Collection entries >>
++++++++++

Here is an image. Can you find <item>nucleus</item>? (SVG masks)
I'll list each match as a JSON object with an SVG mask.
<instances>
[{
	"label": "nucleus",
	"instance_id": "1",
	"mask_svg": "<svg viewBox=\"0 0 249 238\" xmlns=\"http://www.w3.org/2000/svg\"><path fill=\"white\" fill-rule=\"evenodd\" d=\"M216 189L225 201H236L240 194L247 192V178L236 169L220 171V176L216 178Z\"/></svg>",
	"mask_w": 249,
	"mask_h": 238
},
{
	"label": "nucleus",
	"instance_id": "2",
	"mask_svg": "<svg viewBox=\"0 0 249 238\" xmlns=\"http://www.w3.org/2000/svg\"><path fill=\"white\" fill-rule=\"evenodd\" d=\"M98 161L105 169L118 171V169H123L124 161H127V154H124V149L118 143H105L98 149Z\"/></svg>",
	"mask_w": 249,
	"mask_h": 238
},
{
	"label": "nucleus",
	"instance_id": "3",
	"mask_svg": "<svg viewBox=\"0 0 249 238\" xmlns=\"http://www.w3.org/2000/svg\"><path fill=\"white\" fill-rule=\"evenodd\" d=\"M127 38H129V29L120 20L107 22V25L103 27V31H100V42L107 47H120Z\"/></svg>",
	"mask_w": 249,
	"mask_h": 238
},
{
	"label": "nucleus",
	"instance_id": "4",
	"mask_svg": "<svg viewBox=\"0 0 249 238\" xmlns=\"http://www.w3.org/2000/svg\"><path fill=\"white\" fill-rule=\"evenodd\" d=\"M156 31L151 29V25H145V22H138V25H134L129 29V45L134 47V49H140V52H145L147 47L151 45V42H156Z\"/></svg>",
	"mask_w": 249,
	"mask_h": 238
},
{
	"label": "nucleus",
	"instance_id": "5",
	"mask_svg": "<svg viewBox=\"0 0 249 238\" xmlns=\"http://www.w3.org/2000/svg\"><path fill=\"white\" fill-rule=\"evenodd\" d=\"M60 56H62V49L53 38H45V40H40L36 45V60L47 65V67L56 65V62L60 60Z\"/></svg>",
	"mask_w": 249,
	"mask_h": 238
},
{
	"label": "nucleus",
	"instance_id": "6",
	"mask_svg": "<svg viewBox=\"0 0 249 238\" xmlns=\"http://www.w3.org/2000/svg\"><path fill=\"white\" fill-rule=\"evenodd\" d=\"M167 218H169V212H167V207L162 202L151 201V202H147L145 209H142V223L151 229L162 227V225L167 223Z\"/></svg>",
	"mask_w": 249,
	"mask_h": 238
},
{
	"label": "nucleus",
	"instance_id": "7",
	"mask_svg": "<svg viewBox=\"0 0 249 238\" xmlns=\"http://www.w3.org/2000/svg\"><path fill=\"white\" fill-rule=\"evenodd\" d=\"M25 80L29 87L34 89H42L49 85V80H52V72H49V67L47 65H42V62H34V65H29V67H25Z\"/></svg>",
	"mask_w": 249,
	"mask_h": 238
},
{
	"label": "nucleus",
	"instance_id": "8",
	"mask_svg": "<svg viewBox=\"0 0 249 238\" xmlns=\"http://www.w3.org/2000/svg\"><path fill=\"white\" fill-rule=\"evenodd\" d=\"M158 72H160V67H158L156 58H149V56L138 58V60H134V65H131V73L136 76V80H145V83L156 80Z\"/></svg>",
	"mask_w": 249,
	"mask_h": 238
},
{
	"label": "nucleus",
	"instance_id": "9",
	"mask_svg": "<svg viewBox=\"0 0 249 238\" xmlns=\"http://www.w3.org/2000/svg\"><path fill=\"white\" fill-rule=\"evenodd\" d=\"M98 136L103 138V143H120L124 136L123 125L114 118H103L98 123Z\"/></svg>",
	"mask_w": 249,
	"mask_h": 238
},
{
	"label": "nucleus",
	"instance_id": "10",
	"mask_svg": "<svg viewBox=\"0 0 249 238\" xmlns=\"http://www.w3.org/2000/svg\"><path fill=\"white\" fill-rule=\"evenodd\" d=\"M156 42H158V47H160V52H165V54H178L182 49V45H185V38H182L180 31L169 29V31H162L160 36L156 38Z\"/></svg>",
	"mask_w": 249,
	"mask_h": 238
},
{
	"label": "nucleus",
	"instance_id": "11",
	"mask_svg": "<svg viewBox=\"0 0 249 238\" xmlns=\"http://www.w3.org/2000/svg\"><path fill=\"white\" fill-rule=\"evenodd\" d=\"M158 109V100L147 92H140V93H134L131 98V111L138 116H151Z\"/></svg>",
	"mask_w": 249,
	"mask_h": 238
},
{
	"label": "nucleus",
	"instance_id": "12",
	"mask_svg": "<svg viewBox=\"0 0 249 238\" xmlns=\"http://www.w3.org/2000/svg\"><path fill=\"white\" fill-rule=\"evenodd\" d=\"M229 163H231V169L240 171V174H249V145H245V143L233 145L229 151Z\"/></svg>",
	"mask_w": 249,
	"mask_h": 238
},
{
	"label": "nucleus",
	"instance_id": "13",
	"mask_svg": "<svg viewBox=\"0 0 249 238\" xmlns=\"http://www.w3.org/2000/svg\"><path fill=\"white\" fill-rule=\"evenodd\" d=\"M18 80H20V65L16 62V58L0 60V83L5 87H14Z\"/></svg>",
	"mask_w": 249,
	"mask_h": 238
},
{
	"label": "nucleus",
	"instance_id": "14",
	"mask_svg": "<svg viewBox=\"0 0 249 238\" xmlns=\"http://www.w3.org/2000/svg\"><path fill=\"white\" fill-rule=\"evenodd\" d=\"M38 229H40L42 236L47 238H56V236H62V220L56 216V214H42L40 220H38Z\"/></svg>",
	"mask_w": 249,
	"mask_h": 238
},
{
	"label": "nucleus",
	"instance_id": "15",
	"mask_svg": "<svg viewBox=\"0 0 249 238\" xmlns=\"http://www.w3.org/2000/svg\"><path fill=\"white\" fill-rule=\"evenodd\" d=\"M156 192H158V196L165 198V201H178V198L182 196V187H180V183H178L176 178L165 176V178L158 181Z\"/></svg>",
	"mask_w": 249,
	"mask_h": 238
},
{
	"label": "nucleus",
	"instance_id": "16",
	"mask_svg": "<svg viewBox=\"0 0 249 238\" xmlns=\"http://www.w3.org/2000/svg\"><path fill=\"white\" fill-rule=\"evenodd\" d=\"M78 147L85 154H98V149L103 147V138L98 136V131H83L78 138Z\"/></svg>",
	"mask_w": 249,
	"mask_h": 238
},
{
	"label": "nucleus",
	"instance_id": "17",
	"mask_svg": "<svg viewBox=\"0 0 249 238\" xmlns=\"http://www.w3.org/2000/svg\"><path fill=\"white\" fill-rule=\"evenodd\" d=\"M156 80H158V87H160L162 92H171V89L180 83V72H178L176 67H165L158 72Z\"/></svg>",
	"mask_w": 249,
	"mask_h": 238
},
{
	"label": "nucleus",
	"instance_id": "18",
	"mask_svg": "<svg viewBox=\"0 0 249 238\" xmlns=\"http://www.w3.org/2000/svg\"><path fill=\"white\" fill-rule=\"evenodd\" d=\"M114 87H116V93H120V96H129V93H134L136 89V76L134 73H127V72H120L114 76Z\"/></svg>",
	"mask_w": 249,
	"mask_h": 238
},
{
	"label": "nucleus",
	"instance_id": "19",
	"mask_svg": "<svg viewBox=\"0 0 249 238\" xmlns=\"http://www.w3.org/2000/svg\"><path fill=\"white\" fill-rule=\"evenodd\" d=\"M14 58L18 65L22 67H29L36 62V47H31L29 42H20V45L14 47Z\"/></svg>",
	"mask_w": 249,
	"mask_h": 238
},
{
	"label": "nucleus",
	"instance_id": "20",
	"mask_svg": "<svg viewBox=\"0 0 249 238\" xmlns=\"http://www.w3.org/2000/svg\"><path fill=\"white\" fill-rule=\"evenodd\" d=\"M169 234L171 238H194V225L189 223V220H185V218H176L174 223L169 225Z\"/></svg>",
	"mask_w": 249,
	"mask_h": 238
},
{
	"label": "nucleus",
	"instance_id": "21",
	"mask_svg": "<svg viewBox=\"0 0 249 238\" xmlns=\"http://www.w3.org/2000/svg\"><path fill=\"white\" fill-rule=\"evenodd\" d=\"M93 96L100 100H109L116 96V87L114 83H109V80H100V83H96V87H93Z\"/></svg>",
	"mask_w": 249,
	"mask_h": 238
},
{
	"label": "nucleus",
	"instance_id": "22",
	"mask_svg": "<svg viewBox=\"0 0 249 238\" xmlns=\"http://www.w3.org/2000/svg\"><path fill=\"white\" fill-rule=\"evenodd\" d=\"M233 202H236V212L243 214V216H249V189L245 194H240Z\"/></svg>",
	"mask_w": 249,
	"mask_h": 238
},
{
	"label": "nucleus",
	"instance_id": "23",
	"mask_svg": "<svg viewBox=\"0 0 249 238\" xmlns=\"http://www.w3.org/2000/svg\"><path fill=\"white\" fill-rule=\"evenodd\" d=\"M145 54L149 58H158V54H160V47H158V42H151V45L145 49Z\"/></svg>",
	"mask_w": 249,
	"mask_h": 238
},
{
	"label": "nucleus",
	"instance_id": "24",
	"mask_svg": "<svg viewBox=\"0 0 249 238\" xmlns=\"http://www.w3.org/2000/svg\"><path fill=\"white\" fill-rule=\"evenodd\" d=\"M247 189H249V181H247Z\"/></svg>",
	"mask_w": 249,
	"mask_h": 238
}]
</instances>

++++++++++

EXERCISE >> Retype the material line for line, starting with its first line and going on through the line that contains "189L225 201H236L240 194L247".

RESULT OF THE EXERCISE >>
Here is an image. Can you find <item>nucleus</item>? (SVG masks)
I'll list each match as a JSON object with an SVG mask.
<instances>
[{
	"label": "nucleus",
	"instance_id": "1",
	"mask_svg": "<svg viewBox=\"0 0 249 238\" xmlns=\"http://www.w3.org/2000/svg\"><path fill=\"white\" fill-rule=\"evenodd\" d=\"M216 189L225 201H236L240 194L247 192V178L236 169L220 171V176L216 178Z\"/></svg>",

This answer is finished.